For decades, classrooms around the world have followed a familiar pattern: the teacher explains, students listen, notes are copied, and assessments measure how accurately procedures are reproduced.

This model has endured not because it is optimal—but because it is efficient.

Yet more than half a century of cognitive science tells us something fundamentally different: learning is not a passive process. It is constructed through active engagement, explanation, and reflection.

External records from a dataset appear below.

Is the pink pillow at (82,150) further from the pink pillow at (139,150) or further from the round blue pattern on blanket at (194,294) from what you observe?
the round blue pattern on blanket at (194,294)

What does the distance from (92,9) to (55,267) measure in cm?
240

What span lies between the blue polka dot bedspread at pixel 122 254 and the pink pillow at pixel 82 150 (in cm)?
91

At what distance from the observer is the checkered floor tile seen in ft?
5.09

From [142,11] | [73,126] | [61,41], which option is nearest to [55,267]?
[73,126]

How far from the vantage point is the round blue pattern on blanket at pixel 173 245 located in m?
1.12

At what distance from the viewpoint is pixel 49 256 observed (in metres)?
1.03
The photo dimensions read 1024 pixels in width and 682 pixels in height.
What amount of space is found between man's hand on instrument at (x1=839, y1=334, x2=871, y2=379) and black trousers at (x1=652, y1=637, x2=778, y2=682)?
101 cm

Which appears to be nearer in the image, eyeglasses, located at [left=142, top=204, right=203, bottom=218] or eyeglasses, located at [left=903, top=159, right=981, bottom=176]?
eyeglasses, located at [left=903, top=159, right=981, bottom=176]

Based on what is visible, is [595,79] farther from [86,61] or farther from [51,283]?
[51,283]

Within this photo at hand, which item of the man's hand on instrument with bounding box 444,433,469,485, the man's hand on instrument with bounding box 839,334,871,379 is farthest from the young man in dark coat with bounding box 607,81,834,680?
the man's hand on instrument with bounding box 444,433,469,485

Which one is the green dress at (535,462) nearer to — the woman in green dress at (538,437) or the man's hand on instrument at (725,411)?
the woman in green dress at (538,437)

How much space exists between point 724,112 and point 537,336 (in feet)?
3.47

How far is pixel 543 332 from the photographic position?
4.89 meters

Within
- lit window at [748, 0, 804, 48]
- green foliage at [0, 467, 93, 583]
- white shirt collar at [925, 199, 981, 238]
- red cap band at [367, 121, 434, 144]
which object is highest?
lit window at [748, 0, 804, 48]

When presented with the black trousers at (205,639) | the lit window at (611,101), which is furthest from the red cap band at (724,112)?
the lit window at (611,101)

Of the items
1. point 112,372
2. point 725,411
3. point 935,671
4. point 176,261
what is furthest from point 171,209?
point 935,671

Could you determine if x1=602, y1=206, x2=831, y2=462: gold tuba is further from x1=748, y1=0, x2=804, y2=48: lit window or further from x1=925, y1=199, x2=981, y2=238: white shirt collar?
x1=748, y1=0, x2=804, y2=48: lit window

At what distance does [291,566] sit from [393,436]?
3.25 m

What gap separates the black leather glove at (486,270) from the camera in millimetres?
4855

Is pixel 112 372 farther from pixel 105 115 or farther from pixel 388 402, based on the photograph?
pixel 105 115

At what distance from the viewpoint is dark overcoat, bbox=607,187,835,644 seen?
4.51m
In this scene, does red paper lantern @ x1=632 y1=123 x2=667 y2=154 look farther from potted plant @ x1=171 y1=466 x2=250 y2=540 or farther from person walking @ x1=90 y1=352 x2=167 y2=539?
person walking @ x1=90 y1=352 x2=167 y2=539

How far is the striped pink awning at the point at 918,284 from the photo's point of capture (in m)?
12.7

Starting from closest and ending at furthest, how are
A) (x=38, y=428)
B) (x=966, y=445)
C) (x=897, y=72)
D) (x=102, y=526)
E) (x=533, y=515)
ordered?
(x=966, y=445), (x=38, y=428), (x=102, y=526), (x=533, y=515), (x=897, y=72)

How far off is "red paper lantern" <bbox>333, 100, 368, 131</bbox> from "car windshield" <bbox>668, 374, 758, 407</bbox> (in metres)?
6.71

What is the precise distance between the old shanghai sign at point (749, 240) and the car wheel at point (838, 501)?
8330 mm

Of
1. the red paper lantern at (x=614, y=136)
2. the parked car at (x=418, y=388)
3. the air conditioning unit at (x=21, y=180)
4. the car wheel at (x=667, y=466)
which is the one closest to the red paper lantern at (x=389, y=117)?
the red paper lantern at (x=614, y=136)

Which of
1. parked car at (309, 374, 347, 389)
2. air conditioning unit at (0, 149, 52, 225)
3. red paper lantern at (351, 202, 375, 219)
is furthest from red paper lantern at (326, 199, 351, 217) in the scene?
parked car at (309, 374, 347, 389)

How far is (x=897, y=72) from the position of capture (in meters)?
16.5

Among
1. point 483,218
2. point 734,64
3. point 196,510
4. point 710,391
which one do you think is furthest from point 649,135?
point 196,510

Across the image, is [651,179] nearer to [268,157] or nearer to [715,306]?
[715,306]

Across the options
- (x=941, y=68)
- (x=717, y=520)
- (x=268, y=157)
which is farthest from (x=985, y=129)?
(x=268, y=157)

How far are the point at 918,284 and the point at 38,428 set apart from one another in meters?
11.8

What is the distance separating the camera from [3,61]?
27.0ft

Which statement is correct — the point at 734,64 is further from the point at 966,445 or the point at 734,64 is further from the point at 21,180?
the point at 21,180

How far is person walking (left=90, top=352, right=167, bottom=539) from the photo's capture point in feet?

Jean Piaget’s constructivist theory established that children do not simply absorb knowledge; they build it by reorganizing their mental models through experience (Piaget, 1970). Lev Vygotsky later showed that this process is strengthened through social interaction—when learners explain ideas, question each other, and operate within what he called the Zone of Proximal Development (Vygotsky, 1978).

In simple terms: students learn best when they think, explain, and teach—not when they only listen.

The emergence of artificial intelligence in education raises an urgent question:

Will AI reinforce passive learning—or finally enable classrooms built around how students actually learn?

A recent classroom intervention in a Grade 7 mathematics classroom offers an important clue.

At SAGES BP Pujari School, Raipur, an innovative classroom intervention explored this very question. Led by AI Ready School, the project integrated a Flipped Classroom model with Cypher, an AI-powered personalized learning companion. The goal was simple but transformative:

How can technology, when used purposefully, enable students to take greater ownership of their learning?

The results were powerful — including a 34.5% overall improvement in performance and a 77.9% increase in higher-order thinking skills.

Let’s explore how it unfolded.

A Simple but Radical Shift: Students Were Asked to Teach

Instead of beginning with lectures, students were divided into groups and assigned sub-topics from the chapter Decimal Representation of Rational Numbers. Their responsibility was not merely to learn—but to teach. They were required to:

  • Understand the concept deeply
  • Create presentations and learning materials
  • Design assessments
  • Teach their peers
  • Answer questions and evaluate understanding

Technology was not used for content consumption. Instead, Cypher was positioned as a learning companion that helped students:

  • Clarify concepts
  • Generate examples
  • Create presentations and worksheets
  • Design quizzes
  • Reflect on their learning

The teacher’s role shifted from content deliverer to facilitator—guiding accuracy, supporting collaboration, and ensuring responsible AI use.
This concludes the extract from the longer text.